03 November 2018, Sweetcrude, Lagos — With the U.S crude oil production reaching a new record high, it would be appropriate to say the country is now doing what the Organisation of the Petroleum Exporting Countries, OPEC blatantly refused to do.
U.S. crude oil production reached 11.3 million barrels per day (b/d) in August 2018, according to EIA’s latest Petroleum Supply Monthly, up from 10.9 million b/d in July, making it the first time that monthly U.S. production levels surpassed 11 million b/d.
U.S. crude oil production exceeded the Russian Ministry of Energy’s estimated August production of 11.2 million b/d, making the United States the leading crude oil producer in the world.
It would be recalled that recently, the U.S president, Donald Trump had called out OPEC to increase market supplies, however, OPEC had maintained its Declaration of Cooperation, DoC pact however with a slight increase. However, the U.S appears to be flooding the market to break OPEC’s monopoly.
In October, OPEC increased oil production to the highest level since 2016 to a level before the DoC was enacted, according to a recent Reuters survey. The highest output was from Saudi Arabia and the UAE.
There was also a rebound from Libya although the country is not part of the OPEC production cuts. The 15 countries in OPEC produced an average 33.31 million barrels per day in October, the highest since December 2016. That was also up 390,000 bpd from September.
In the U.S, monthly crude oil production reached a record high in several states. Texas had the highest record level at 4.6 million b/d, followed by North Dakota at 1.3 million b/d. Other states that had record-high production levels were New Mexico, Oklahoma, Colorado, and West Virginia. Production in the Federal Offshore Gulf of Mexico also hit a record high of 1.9 million b/d.

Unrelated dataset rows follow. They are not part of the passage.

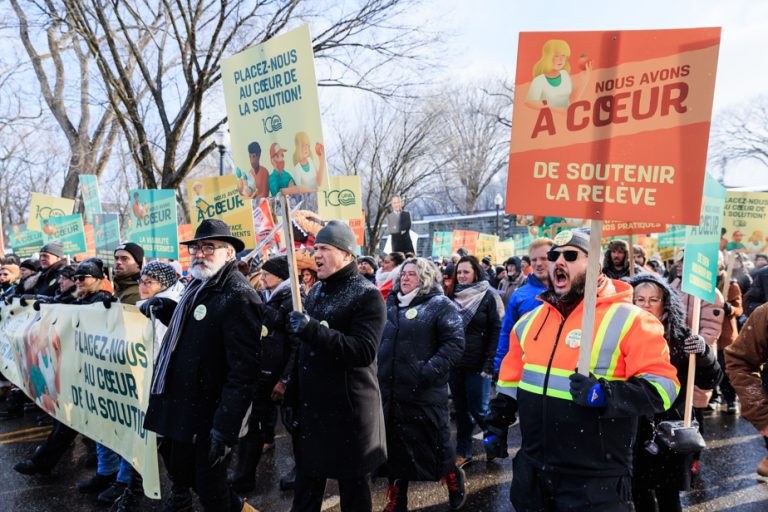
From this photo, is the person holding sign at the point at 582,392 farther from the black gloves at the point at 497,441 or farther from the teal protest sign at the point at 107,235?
the teal protest sign at the point at 107,235

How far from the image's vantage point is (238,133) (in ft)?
11.9

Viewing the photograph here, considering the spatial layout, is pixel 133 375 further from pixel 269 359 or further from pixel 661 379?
pixel 661 379

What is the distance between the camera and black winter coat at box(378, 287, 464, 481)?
13.4 feet

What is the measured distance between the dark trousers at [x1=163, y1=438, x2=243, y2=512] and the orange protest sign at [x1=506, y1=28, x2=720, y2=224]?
7.48 ft

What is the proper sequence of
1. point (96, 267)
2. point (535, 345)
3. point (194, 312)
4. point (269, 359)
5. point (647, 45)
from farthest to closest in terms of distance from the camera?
point (96, 267) < point (269, 359) < point (194, 312) < point (535, 345) < point (647, 45)

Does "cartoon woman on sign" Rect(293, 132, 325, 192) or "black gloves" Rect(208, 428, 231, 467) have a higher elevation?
"cartoon woman on sign" Rect(293, 132, 325, 192)

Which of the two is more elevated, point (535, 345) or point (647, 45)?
point (647, 45)

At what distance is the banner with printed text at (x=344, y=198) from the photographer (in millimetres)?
9930

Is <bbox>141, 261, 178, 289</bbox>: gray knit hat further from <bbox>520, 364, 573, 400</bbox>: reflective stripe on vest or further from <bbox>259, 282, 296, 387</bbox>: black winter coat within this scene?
<bbox>520, 364, 573, 400</bbox>: reflective stripe on vest

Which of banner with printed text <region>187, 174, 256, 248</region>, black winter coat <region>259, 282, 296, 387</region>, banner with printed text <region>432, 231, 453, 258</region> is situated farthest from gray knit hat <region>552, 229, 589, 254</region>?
banner with printed text <region>432, 231, 453, 258</region>

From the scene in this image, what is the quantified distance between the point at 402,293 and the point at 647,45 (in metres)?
2.63

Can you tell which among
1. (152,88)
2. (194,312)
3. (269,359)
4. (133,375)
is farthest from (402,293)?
(152,88)

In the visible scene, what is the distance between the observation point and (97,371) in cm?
431

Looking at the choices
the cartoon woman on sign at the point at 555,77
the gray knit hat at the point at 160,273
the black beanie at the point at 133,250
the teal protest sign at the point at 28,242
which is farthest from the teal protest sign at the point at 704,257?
the teal protest sign at the point at 28,242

The Permian region, which is located in western Texas and eastern New Mexico, accounts for about 63% of total Texas crude oil production and 95% of total New Mexico crude oil production. From January 2018 to August 2018, Texas crude oil production increased by 683,000 b/d (15%) and New Mexico production increased by 182,000 b/d (25%).
The growth in Texas and New Mexico since the start of 2018 surpassed EIA’s previous expectations, which assumed that pipeline capacity constraints in the Permian region would dampen production growth in response to the increased differential between the West Texas Intermediate (WTI) crude oil price at Cushing, Oklahoma, and the WTI price at Midland, Texas.

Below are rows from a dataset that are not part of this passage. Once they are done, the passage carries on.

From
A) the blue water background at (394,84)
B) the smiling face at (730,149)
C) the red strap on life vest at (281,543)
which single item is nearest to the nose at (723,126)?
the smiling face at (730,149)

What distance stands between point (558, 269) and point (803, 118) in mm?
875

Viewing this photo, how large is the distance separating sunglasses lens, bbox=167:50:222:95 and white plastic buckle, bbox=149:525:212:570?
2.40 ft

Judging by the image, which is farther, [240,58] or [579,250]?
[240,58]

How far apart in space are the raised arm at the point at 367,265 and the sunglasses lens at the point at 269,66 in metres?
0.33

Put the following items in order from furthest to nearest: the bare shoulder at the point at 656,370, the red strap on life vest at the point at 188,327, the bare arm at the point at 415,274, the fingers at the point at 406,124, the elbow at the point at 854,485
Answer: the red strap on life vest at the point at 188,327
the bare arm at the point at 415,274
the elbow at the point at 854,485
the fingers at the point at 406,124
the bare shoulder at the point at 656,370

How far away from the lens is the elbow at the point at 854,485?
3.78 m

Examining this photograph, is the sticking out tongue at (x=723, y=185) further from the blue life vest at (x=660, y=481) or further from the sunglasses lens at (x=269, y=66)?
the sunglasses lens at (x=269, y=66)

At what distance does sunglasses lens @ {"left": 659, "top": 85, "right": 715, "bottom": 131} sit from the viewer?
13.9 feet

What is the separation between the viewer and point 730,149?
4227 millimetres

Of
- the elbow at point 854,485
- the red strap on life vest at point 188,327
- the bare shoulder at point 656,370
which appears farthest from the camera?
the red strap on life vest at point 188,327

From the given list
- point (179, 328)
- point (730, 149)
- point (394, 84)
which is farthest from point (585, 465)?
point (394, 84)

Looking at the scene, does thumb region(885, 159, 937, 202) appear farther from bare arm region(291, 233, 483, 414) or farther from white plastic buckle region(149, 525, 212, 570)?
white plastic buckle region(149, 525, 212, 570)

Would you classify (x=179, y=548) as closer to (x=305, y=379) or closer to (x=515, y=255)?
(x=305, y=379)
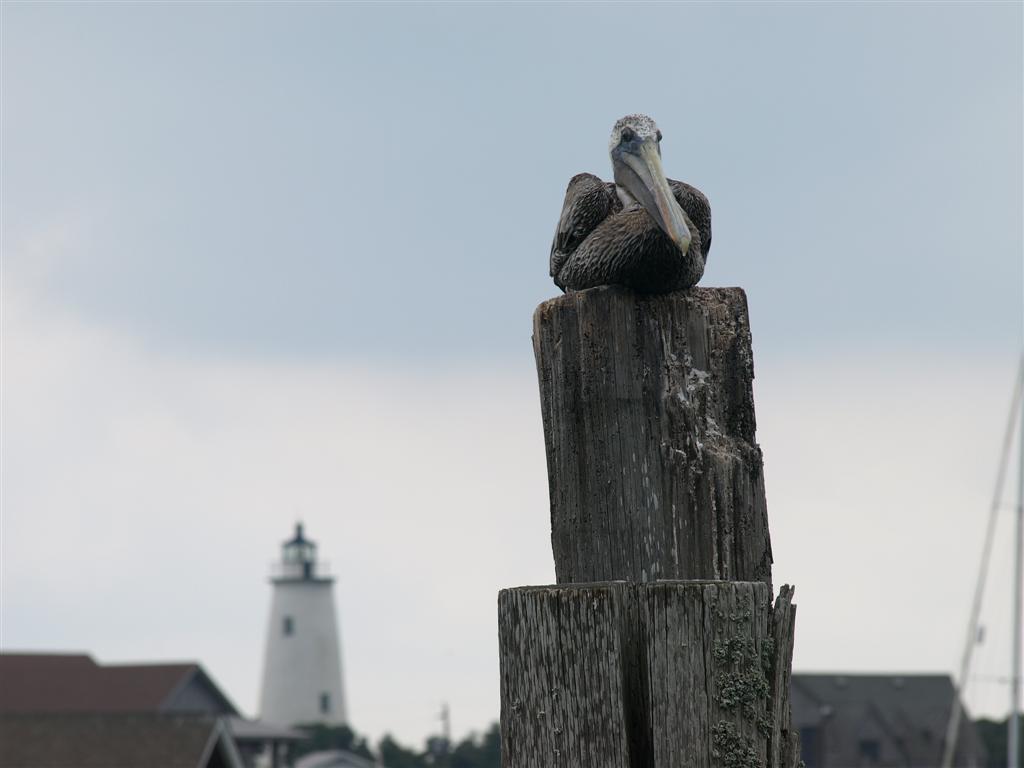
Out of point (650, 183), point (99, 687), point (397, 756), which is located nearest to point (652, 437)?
point (650, 183)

In August 2018, this differential had grown to more than $16 per barrel (b), up from $0.43/b in January. However, industry efficiencies in pipeline utilization and increased trucking and rail transport in the region have allowed crude oil production to continue to grow at a higher rate than EIA expected.
From May through August, production in the Gulf of Mexico grew by an average of 130,000 b/d every month, a significant increase from the growth rate in the first four months of the year.
This increase was primarily the result of a number of fields returning to full production after several months of maintenance and other infrastructure issues that arose from Hurricanes Harvey and Nate in 2017.
U.S. crude oil production has increased significantly during the past ten years, driven mainly by production from tight oil formations using horizontal drilling and hydraulic fracturing. EIA estimates of crude oil production from tight formations in August 2018 reached 6.2 million b/d, or 55% of the national total.
WTI-Cushing spot prices averaged about $68/b in August, down from the July average of $71/b. EIA’s Short-Term Energy Outlook forecasts the average spot price for WTI to remain near that level in the fourth quarter of 2018.
The higher crude oil prices at the end of 2018 and throughout 2019 will likely support increased U.S. crude oil production. EIA forecasts U.S. crude oil production to increase by 1.0 million b/d in 2019.
With this new record from the U.S, OPEC’s Secretary-General, Mohammad Barkindo still maintains the group has become an “indispensable organ of stability” in the oil market, continuously breaking new frontiers and establishing energy dialogues with the EU, Russia, China, India and the US”- one wonders where the dialogue is between OPEC and U.S at this point.
From all indices, if care is not taken on the part of OPEC, the U.S might soon take over the group’s strongest point of market supply and price control.